Brano da leggere -
^^^^^^^^^^^^^^^^
Suo padre Leo è stato lo storico vicepresidente dell’Assocalciatori e lui ne sta seguendo le orme. Proprio in questi giorni Edoardo Grosso si è fatto promotore di un incontro fra una rappresentanza di giocatori di Eccellenza e il presidente Ivaldi: «Abbiamo chiesto tre cose - spiega - la prima è la possibilità di allenarsi vicino a casa in un altro campo per i giocatori che abitano lontano dalla sede della propria squadra. La seconda, in caso di turni infrasettimanali, la calendarizzazione di trasferte brevi e alla sera per permettere a chi lavora di partecipare alla partita: ad esempio se noi del Molassana dovessimo giocare di mercoledi a Fezzano non potremmo farlo alle 15. La terza, qualora si ricominci a giocare, l’obbligo di fare un tampone a tutti i componenti delle squadre al venerdi, 48 ore prima di giocare, per avere una fotografia delle condizioni di salute dei giocatori, insomma applicare almeno in parte il protocollo utilizzato dalla Serie D».

«La LND - prosegue Grosso ha attivato una convenzione che consente di fare tamponi a 9,5 euro, e il presidente Ivaldi ha fatto intendere che la FIGC cercherà di aiutare le società. Non tutti sanno che chi ha avuto il Covid è obbligato a rifare una visita di idoneità sportiva con vari test, raggi al torace, elettrocardiogramma da sforzo, insomma una visita costosa e approfondita».
^^^^^^^^^^^^^^^^
Consegna - Secondo il brano, a quale prezzo consente di fare i tamponi la convenzione attivata dalla LND?

[Dati di ragionamento quantitativo su grafici]
^^^^^^^^^^^^^^^^
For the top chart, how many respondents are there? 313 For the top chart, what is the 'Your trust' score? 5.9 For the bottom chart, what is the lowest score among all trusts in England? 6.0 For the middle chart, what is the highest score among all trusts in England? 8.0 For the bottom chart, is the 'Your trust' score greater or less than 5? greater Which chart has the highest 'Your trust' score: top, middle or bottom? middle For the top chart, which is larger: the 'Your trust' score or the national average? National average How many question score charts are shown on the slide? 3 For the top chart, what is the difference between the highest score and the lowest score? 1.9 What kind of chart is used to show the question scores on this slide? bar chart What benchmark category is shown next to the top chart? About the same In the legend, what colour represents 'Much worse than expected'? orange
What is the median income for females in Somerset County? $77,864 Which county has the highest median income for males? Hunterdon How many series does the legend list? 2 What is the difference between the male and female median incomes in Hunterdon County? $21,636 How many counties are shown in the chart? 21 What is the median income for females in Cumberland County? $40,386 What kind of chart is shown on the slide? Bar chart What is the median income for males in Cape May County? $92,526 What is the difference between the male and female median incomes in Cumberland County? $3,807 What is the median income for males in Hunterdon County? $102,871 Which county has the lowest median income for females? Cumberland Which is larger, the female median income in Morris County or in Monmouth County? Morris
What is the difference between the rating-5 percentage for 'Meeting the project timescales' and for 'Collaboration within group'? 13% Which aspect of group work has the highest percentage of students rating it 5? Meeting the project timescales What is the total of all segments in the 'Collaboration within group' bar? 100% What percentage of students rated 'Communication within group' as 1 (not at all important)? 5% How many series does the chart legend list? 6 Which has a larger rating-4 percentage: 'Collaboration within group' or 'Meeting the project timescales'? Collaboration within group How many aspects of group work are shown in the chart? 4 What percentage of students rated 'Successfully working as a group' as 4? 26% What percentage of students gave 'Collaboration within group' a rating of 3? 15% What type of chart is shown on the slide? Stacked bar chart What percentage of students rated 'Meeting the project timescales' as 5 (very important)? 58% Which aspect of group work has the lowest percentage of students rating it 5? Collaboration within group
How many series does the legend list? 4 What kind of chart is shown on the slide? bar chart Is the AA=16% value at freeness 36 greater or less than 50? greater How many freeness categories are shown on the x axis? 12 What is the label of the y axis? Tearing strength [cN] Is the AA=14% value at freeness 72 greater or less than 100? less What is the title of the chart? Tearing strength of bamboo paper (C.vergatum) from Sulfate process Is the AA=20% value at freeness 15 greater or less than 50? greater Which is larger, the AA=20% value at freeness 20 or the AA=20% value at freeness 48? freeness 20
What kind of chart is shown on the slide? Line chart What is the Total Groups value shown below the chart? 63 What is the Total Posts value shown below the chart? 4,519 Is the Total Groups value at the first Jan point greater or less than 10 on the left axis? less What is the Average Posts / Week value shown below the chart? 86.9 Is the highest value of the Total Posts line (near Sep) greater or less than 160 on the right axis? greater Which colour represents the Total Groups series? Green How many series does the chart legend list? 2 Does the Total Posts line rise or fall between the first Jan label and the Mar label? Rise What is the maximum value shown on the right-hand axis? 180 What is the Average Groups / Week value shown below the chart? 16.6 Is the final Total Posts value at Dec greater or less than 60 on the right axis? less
^^^^^^^^^^^^^^^^
Soluzione - A 9,5 euro.